**THE PROBLEM**: Rewrite the listing lines starting at the one containing "Among the horse's" and ending at the one containing "10.1 meters", swapping every "jockey" for "rider" and leaving everything else as it is.
# DATA PROVIDED start
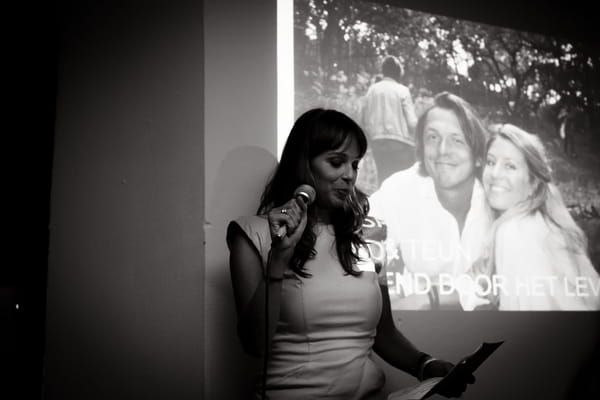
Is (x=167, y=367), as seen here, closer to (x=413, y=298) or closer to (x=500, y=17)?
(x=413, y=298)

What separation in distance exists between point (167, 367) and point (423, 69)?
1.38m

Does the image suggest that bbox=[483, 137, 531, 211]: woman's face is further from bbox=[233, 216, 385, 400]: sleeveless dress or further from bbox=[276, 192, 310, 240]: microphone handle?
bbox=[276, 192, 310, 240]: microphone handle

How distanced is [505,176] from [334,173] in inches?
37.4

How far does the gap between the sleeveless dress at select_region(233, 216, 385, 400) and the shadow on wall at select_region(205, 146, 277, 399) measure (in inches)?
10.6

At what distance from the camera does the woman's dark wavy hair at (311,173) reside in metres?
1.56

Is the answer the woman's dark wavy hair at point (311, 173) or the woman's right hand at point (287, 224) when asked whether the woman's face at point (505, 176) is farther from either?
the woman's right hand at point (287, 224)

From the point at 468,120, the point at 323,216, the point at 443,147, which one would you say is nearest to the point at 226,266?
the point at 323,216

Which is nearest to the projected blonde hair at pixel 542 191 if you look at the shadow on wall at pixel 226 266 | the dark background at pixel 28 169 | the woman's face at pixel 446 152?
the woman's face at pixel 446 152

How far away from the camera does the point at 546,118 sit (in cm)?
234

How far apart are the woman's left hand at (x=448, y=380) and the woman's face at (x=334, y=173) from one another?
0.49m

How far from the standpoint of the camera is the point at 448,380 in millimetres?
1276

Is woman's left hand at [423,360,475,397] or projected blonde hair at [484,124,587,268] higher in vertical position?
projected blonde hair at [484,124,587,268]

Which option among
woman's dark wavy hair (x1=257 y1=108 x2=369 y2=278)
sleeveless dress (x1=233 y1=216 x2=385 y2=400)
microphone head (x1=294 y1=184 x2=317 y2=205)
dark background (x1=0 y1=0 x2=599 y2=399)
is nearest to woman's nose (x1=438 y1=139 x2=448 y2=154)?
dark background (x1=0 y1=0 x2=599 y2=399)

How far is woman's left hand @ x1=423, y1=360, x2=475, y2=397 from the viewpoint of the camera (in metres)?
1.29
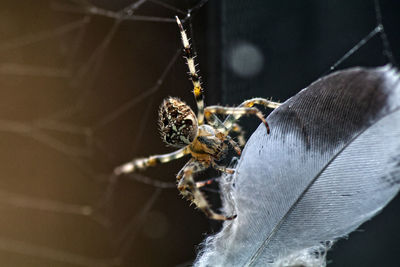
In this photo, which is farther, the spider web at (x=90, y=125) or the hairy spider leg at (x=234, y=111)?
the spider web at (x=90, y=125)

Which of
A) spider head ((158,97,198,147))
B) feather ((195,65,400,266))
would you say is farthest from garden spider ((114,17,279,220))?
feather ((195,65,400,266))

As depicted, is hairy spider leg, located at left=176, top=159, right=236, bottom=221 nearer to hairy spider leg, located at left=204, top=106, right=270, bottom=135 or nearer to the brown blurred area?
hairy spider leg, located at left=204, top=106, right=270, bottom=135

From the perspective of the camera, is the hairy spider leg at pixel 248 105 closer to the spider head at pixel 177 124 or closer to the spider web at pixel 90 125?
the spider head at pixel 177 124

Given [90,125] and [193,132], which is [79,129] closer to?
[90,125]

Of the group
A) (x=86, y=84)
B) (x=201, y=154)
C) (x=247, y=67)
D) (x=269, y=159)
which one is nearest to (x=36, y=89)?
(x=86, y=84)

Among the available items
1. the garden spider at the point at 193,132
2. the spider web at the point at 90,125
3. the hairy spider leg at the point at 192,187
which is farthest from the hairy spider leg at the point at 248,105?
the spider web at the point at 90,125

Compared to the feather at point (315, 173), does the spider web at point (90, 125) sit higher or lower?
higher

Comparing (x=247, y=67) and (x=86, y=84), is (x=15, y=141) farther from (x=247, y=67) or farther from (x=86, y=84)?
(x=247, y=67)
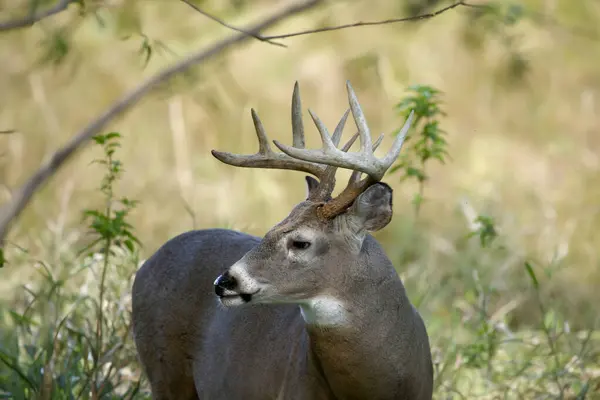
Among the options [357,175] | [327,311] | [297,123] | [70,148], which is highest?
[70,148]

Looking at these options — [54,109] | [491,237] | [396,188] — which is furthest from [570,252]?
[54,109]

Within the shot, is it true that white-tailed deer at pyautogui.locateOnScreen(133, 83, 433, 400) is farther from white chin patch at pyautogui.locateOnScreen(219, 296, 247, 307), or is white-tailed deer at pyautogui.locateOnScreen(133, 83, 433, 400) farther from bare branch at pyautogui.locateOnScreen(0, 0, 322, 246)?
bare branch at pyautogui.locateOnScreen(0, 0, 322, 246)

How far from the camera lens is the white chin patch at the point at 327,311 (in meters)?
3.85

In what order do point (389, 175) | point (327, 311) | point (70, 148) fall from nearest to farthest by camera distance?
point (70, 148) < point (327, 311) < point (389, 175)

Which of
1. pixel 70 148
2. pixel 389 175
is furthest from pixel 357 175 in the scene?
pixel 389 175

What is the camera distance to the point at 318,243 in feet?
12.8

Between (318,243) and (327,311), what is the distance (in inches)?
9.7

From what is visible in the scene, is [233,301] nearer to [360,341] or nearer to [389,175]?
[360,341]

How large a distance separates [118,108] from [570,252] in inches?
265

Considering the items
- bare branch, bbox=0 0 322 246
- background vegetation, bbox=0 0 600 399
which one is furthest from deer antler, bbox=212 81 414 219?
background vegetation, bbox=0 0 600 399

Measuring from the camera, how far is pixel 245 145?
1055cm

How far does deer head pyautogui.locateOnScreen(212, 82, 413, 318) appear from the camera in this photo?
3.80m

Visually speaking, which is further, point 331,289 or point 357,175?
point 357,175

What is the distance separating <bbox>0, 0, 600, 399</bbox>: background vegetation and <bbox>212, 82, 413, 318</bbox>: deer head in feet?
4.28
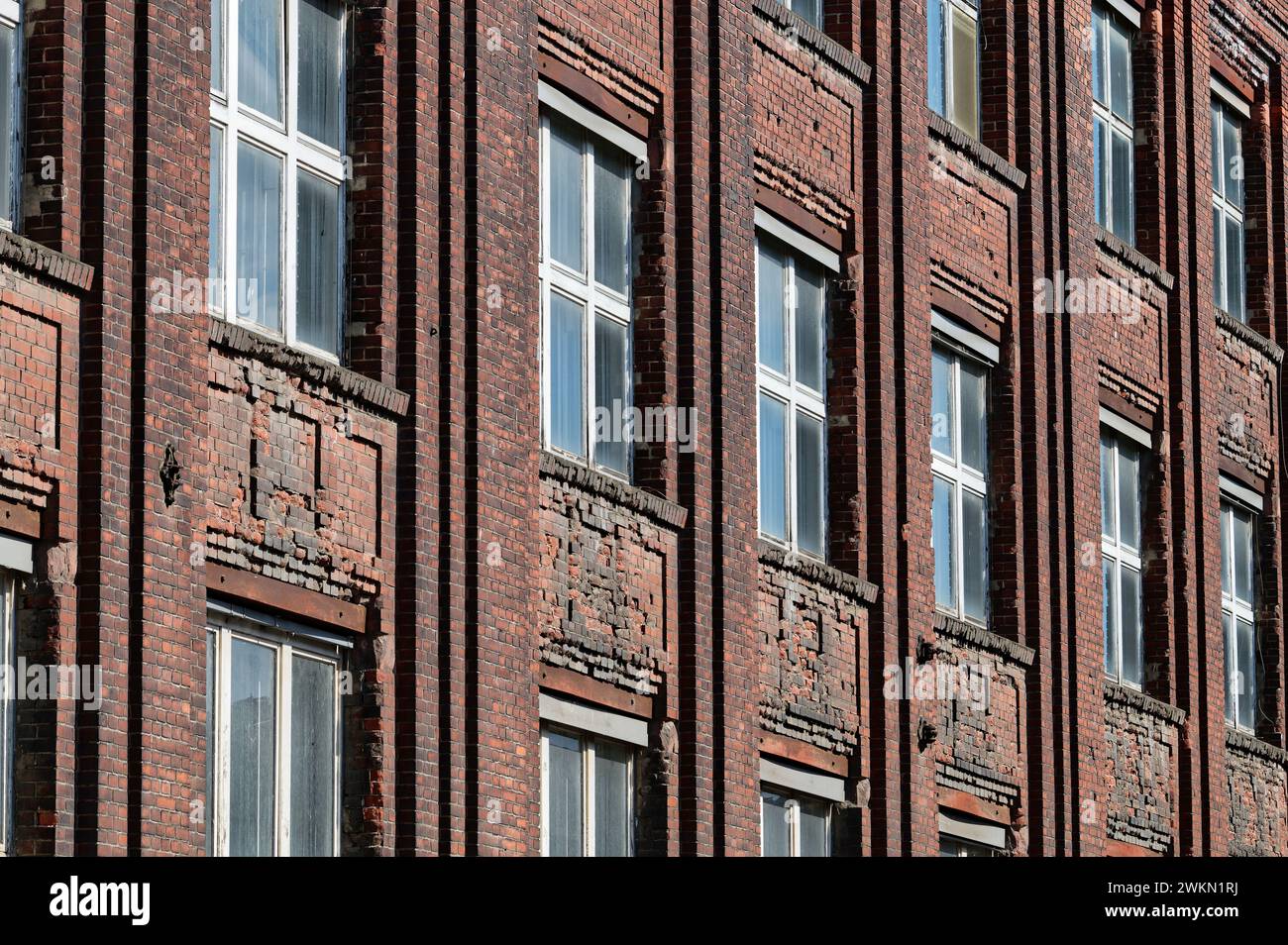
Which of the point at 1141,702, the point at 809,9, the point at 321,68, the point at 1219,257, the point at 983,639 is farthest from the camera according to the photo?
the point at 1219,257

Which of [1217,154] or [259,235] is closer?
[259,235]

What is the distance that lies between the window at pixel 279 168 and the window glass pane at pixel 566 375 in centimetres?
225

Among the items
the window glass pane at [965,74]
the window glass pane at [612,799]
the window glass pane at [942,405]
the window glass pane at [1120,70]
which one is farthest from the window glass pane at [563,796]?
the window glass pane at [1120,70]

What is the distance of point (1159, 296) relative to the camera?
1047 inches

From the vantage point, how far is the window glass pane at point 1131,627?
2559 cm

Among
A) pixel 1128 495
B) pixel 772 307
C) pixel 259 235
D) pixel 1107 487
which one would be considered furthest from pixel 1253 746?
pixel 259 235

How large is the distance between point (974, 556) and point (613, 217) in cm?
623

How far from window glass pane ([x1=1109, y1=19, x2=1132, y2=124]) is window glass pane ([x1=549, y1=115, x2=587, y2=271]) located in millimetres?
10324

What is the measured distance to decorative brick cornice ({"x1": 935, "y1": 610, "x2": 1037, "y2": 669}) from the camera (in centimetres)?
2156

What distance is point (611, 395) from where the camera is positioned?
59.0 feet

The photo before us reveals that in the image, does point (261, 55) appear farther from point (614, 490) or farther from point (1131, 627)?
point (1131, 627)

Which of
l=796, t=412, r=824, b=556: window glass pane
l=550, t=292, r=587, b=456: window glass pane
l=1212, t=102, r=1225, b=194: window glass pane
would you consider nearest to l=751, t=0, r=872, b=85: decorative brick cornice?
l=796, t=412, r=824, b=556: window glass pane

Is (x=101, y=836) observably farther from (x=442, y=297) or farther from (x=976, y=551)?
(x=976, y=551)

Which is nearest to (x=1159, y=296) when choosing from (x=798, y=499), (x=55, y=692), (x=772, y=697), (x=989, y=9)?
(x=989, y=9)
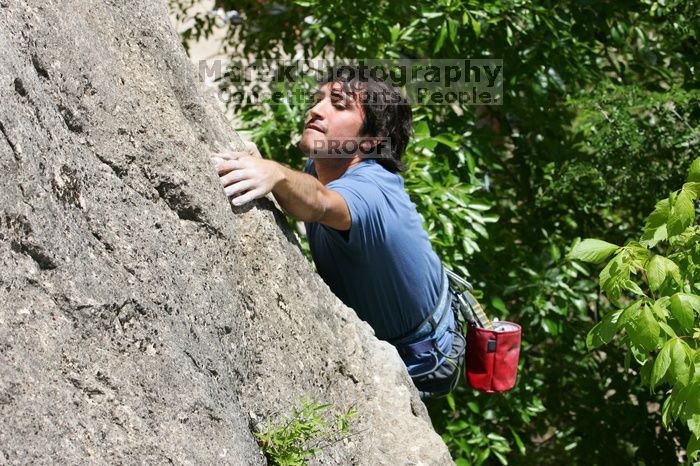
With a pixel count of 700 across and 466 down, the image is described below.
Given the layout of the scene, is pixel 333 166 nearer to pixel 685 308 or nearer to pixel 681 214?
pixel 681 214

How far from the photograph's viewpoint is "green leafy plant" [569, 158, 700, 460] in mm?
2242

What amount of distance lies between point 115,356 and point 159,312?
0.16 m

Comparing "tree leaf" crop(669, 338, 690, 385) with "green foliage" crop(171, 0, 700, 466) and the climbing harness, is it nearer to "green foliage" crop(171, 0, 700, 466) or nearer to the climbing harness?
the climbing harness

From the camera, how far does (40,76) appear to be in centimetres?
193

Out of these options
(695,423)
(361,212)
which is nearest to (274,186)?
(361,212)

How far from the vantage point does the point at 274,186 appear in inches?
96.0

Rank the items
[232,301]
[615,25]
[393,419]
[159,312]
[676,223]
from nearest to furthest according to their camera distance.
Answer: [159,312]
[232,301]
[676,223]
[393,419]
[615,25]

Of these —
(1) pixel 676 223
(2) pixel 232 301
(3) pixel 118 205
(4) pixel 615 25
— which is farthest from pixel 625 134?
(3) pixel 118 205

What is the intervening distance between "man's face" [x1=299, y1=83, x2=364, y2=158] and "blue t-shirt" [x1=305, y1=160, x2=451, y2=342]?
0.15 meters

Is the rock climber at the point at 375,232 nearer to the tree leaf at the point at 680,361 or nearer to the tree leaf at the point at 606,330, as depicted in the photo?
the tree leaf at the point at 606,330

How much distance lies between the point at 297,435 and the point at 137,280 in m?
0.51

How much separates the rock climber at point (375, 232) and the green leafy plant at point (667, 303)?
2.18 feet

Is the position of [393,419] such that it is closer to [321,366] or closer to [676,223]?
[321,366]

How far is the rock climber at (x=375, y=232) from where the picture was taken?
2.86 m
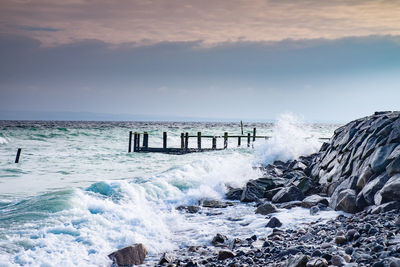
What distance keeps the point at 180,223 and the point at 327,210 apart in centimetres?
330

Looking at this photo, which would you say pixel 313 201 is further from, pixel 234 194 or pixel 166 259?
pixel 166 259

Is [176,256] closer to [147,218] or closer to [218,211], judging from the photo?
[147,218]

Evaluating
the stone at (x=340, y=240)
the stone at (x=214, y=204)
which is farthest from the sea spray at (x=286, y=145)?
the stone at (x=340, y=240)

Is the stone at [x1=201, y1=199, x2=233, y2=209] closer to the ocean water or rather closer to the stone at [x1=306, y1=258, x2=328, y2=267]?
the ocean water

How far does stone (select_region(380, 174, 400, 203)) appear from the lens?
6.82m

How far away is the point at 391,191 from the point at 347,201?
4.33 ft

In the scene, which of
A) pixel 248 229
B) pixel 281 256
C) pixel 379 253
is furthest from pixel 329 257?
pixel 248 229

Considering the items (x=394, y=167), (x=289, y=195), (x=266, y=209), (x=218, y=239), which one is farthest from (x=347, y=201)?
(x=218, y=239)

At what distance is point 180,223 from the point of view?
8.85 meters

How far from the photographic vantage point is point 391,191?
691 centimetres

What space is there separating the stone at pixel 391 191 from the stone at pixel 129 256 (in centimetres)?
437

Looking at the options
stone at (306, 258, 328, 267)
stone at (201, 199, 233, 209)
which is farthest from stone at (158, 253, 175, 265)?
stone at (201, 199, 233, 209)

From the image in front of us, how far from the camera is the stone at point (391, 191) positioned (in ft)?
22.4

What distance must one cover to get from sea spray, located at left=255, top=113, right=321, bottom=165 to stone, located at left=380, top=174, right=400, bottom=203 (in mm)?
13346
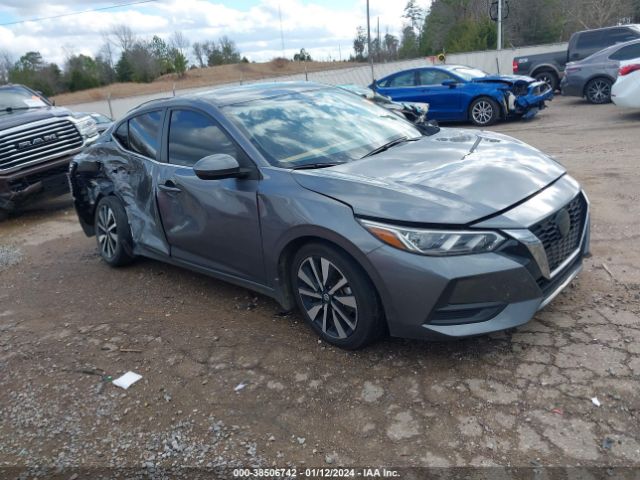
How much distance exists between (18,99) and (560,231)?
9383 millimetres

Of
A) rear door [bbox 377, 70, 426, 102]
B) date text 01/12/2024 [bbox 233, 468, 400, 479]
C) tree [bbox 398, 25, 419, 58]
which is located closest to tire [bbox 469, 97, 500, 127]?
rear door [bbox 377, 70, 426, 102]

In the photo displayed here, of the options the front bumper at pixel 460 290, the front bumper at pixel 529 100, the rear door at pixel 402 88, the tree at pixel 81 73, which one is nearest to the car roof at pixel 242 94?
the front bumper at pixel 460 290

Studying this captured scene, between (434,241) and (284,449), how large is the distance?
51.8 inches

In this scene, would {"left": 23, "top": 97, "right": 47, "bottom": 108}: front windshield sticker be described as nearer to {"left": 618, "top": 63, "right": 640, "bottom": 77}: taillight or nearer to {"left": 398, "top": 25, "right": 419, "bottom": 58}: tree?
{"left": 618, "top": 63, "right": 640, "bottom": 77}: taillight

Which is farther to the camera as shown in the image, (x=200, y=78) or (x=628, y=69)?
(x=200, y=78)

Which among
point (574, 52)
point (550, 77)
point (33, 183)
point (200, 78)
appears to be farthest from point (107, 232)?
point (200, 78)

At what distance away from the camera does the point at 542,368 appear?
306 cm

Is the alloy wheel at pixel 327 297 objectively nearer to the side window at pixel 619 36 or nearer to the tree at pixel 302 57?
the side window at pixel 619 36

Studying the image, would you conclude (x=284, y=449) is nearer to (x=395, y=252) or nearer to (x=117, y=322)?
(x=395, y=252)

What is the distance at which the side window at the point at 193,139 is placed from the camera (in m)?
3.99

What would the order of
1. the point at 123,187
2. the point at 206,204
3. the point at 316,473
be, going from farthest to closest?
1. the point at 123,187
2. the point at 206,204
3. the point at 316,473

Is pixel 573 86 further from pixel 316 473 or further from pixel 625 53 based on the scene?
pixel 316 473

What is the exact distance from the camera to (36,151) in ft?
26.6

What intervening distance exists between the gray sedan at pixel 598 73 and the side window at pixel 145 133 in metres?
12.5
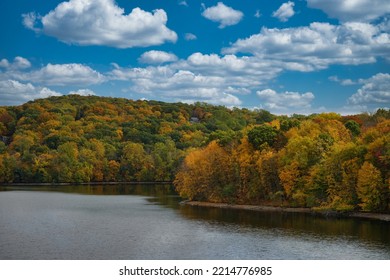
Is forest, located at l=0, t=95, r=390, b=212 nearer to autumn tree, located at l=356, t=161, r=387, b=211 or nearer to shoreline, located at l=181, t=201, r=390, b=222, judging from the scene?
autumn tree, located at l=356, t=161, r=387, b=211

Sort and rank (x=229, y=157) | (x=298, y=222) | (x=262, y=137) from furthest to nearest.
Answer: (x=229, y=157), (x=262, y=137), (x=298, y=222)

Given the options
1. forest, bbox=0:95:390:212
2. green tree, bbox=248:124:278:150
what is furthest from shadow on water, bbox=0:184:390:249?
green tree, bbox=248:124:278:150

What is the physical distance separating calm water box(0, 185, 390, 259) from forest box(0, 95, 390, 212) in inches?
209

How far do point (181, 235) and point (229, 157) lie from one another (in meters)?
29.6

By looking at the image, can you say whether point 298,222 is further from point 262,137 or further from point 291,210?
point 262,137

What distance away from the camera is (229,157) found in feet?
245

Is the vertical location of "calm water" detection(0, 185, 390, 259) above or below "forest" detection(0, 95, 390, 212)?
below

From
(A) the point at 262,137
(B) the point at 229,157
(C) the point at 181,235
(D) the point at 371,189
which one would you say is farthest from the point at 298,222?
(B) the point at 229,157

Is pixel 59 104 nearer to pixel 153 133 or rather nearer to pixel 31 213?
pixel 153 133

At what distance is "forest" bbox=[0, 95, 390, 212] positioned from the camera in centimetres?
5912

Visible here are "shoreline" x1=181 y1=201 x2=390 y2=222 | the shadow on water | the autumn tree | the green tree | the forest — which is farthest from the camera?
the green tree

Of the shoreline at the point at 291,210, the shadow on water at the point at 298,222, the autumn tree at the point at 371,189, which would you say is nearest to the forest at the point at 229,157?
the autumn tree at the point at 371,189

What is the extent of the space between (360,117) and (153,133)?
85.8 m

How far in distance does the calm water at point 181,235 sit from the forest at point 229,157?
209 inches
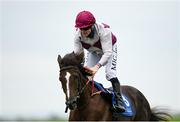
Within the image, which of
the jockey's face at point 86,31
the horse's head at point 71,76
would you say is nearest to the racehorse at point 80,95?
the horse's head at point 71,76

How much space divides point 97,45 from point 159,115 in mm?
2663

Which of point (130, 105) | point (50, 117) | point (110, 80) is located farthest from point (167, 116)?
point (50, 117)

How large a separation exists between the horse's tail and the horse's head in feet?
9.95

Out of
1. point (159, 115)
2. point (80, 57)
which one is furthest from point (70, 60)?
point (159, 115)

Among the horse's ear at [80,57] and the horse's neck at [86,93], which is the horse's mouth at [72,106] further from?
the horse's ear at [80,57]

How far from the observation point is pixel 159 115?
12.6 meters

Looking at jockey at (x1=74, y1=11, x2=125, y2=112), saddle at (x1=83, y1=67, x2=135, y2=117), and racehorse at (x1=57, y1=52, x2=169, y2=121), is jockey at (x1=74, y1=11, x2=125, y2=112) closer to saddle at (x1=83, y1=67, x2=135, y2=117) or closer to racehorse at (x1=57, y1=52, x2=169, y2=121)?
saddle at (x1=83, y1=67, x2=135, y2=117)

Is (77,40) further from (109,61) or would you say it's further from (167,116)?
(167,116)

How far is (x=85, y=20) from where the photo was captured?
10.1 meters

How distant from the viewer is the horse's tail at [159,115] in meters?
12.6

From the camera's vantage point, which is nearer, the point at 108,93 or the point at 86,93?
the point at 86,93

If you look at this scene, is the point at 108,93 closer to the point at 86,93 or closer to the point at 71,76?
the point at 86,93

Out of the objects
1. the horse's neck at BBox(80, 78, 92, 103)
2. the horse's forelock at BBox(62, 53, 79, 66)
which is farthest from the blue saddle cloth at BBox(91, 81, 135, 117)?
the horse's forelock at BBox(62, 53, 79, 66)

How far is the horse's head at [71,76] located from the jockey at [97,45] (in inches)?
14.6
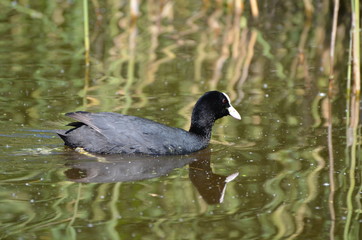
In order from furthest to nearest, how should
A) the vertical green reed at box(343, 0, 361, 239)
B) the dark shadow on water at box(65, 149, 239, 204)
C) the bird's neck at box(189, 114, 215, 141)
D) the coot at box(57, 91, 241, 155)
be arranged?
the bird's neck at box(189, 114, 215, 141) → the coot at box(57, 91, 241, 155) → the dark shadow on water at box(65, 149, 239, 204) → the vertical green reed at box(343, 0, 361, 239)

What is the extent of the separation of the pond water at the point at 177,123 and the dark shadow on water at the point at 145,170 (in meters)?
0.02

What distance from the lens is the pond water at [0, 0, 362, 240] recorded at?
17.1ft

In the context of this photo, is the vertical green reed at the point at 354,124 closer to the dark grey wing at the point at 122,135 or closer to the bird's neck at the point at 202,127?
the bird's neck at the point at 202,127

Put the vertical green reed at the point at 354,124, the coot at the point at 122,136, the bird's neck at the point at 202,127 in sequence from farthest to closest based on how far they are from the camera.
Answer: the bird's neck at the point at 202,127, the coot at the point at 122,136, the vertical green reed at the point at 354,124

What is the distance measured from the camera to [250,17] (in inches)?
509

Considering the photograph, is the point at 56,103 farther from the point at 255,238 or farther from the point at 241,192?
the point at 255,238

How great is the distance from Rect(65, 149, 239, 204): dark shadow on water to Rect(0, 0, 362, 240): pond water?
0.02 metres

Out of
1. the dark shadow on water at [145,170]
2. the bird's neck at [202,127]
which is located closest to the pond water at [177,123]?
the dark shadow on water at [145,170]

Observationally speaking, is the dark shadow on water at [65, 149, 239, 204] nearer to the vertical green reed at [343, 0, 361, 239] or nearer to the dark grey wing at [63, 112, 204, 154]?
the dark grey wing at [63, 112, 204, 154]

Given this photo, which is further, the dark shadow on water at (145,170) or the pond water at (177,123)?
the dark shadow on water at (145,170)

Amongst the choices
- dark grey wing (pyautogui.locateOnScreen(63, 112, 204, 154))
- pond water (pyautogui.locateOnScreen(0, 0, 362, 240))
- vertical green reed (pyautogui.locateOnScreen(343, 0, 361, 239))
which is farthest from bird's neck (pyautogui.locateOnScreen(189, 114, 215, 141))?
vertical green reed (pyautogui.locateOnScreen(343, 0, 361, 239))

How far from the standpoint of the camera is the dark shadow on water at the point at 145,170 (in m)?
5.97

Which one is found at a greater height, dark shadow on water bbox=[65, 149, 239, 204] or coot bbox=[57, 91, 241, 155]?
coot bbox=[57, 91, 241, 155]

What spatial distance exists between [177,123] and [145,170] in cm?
# DATA PROVIDED end
**ANSWER TO THE TASK**:
Among the horse's ear at [80,57] and the horse's neck at [86,93], which is the horse's mouth at [72,106] further from?
the horse's ear at [80,57]

How far from the observation point is pixel 159 115?
12.6 meters

Looking at rider at (x1=74, y1=11, x2=125, y2=112), saddle at (x1=83, y1=67, x2=135, y2=117), and racehorse at (x1=57, y1=52, x2=169, y2=121), is rider at (x1=74, y1=11, x2=125, y2=112) closer to saddle at (x1=83, y1=67, x2=135, y2=117) or closer to racehorse at (x1=57, y1=52, x2=169, y2=121)?
saddle at (x1=83, y1=67, x2=135, y2=117)

Is (77,40) further from (109,61) or would you say it's further from (167,116)?
(167,116)

How far is (x=85, y=20) from where the photo was captured?
10.1 meters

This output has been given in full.